Hundreds and thousands of Chinese students began the year with hopes of starting another term of their education abroad, but the COVID-19 hit them at the start of the school year. Countries around the world decided to put up travel bans to contain the spread of the disease that has already killed over 1,700 people based on official data. 


One of the hardest-hit sectors is higher education. 


Australia and the United States are among the countries that implemented a travel ban on flights from China, but it’s worth noting that universities in these countries rely heavily on Chinese international students. In both countries, this segment makes up more than a third of their international student population.


In Australia, there are roughly 200,000 Chinese students, but 107,000 students or 58 percent of them could not leave their home country at present. Meanwhile, the US has around 370,000 Chinese students, and official numbers are yet to reveal how many of those are affected by the travel ban.



Financial Impact

International education is a AU$37.6 billion industry, and universities get 23.3 percent of their revenue from international students. Taking Chinese students out of the number could result in an $8 billion loss for the entire sector.


In 2018, these students contributed around US$14.9 billion to the US economy. 

Other countries are also feeling the impact of COVID-19. New Zealand, where Chinese students make up 45 percent of international students, can lose more than $100 million from their own travel ban.

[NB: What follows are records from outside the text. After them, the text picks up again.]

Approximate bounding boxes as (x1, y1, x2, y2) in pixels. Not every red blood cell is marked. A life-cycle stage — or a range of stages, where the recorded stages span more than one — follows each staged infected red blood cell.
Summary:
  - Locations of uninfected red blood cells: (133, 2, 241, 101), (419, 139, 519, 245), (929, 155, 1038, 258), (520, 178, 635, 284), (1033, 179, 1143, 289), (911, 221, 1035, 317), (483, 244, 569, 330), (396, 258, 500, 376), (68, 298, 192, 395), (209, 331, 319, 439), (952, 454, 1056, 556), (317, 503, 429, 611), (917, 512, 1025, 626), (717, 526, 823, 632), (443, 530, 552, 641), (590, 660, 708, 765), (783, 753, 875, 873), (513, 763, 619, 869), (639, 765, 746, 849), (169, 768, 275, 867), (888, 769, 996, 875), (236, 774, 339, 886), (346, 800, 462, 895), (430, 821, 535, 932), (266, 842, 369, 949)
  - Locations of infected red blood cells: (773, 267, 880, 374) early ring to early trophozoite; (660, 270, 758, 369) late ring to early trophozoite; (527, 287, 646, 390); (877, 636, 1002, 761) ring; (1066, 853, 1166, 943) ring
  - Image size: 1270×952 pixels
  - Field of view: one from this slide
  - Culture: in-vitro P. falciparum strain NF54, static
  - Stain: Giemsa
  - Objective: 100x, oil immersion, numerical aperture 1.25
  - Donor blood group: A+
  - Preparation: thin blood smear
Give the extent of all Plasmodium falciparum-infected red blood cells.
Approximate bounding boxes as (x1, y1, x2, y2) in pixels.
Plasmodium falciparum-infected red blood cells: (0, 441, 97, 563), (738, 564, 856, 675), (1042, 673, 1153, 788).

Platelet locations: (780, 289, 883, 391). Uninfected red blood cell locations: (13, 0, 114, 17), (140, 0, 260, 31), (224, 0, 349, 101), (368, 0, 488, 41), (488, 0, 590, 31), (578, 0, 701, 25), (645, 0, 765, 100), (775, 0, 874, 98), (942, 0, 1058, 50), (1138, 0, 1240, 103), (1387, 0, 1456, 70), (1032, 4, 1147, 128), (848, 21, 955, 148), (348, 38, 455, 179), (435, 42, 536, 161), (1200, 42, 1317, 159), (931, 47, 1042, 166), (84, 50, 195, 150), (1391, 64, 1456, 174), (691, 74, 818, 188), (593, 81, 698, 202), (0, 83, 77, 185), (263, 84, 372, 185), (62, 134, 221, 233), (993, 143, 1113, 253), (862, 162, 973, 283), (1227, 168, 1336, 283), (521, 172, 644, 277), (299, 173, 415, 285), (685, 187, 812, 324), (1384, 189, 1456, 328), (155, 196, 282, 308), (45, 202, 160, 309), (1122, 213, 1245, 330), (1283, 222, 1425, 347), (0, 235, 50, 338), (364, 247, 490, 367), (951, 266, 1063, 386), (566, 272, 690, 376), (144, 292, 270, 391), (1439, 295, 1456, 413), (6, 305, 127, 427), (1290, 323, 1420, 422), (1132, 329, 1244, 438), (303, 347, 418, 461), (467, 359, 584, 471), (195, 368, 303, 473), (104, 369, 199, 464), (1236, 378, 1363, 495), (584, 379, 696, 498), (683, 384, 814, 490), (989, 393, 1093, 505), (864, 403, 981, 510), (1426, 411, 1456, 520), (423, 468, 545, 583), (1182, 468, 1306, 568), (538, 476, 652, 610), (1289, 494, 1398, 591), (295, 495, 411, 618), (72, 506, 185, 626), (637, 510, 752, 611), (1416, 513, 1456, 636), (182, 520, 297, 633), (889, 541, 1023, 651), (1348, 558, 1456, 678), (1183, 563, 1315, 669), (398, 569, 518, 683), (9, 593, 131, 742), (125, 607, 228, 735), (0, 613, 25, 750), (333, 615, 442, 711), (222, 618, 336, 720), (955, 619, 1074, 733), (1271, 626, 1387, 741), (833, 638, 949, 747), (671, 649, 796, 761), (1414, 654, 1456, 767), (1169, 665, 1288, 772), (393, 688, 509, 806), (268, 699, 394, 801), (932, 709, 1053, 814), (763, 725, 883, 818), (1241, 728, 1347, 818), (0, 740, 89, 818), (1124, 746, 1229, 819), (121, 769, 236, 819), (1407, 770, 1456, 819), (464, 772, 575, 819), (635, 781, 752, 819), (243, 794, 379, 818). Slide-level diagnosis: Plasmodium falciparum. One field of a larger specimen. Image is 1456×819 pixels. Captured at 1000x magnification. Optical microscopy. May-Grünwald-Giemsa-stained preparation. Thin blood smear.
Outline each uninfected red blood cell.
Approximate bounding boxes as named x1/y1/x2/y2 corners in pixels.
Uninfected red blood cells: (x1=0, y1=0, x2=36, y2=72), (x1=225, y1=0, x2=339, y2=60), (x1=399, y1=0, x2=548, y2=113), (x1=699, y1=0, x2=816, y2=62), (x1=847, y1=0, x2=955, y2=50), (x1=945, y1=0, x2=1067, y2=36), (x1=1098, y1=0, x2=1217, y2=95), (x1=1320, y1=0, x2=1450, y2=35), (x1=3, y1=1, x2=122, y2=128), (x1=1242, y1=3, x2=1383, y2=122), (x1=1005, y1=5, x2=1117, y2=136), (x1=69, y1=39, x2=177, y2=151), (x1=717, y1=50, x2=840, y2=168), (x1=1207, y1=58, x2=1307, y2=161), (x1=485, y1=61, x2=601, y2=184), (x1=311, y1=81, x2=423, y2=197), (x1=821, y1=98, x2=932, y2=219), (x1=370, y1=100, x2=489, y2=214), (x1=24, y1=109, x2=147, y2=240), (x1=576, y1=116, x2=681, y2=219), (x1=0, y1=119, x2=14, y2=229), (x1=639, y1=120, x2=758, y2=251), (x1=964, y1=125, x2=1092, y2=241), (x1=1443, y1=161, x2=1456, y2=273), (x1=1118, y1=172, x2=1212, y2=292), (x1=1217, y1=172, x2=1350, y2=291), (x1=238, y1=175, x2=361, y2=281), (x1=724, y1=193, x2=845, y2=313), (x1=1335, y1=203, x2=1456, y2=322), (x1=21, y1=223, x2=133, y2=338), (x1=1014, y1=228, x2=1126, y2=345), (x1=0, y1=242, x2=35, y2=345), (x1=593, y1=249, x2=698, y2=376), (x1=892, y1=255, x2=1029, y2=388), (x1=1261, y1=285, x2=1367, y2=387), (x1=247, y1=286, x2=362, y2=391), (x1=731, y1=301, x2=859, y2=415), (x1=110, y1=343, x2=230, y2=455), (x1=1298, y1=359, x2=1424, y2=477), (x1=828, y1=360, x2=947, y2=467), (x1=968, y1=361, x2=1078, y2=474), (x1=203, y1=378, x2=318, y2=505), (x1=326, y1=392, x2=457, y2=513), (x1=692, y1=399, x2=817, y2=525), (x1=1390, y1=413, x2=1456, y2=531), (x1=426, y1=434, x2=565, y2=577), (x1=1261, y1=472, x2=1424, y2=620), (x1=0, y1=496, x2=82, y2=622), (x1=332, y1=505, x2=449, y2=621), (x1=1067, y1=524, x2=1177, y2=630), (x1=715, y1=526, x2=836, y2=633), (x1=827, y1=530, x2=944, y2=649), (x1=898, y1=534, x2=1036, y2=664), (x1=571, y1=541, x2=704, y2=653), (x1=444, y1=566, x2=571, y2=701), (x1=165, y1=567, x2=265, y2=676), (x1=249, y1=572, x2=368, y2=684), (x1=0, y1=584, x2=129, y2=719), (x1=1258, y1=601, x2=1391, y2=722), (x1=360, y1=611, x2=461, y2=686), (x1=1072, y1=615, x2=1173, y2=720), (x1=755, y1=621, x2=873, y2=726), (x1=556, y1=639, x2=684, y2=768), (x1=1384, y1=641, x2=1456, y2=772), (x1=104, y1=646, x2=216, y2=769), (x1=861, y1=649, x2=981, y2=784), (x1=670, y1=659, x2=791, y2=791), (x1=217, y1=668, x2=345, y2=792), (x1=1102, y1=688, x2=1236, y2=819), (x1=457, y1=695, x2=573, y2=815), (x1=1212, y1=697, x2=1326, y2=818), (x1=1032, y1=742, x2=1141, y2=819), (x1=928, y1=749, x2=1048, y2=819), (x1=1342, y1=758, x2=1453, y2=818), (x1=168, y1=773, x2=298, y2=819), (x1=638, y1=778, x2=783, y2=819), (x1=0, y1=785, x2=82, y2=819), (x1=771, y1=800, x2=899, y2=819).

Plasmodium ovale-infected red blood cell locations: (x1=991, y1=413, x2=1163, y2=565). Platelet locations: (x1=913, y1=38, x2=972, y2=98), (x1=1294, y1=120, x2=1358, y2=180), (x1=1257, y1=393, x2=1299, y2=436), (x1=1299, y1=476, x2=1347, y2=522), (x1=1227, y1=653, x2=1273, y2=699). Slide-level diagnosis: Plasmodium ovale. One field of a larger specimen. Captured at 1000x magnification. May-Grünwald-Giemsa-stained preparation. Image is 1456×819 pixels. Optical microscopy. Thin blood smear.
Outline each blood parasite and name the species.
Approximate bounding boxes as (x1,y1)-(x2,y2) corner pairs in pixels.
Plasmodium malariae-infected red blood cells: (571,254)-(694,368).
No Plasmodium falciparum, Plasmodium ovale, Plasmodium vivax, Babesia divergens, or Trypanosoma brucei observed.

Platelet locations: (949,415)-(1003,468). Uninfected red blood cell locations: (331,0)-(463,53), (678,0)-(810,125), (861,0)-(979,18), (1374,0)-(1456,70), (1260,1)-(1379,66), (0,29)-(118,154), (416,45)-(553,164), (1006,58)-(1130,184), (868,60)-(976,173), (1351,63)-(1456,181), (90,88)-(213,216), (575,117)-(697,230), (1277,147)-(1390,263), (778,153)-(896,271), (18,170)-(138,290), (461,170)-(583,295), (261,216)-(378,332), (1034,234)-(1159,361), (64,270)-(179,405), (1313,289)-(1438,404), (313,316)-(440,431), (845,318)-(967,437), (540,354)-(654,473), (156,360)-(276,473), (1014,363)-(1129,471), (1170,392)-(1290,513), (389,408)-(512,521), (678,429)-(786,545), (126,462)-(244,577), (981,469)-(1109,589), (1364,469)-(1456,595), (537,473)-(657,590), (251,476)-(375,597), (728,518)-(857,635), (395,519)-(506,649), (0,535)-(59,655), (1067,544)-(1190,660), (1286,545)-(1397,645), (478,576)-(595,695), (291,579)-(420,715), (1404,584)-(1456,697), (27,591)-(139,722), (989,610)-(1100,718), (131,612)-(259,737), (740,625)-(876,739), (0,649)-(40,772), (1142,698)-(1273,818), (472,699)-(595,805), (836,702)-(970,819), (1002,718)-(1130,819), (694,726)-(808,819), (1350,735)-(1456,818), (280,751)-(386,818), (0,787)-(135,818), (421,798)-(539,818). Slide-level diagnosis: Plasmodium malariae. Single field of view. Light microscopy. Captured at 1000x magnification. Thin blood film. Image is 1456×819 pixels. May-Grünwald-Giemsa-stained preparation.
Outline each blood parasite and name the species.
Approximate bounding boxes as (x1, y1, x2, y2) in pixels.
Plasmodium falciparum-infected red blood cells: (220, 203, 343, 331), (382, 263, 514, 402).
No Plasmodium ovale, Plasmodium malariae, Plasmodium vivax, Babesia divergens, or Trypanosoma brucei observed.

All three of these countries have experienced severe budget cuts in the higher education sector, thus making universities reliant on tuition paid by foreign students. COVID-19 travel restrictions have left them financially vulnerable and incited questions on emergency preparedness and management.


Aside from paying higher tuition, international students also contribute to the local economy through spending on food, clothing, services, and other businesses in the community. They bring social and cultural diversity to campuses, also benefiting local students in the process.

Lost Students

Continued travel restrictions pose an ongoing threat to the international student community. If these bans were to continue, students are likely to defer or cancel their enrollment altogether.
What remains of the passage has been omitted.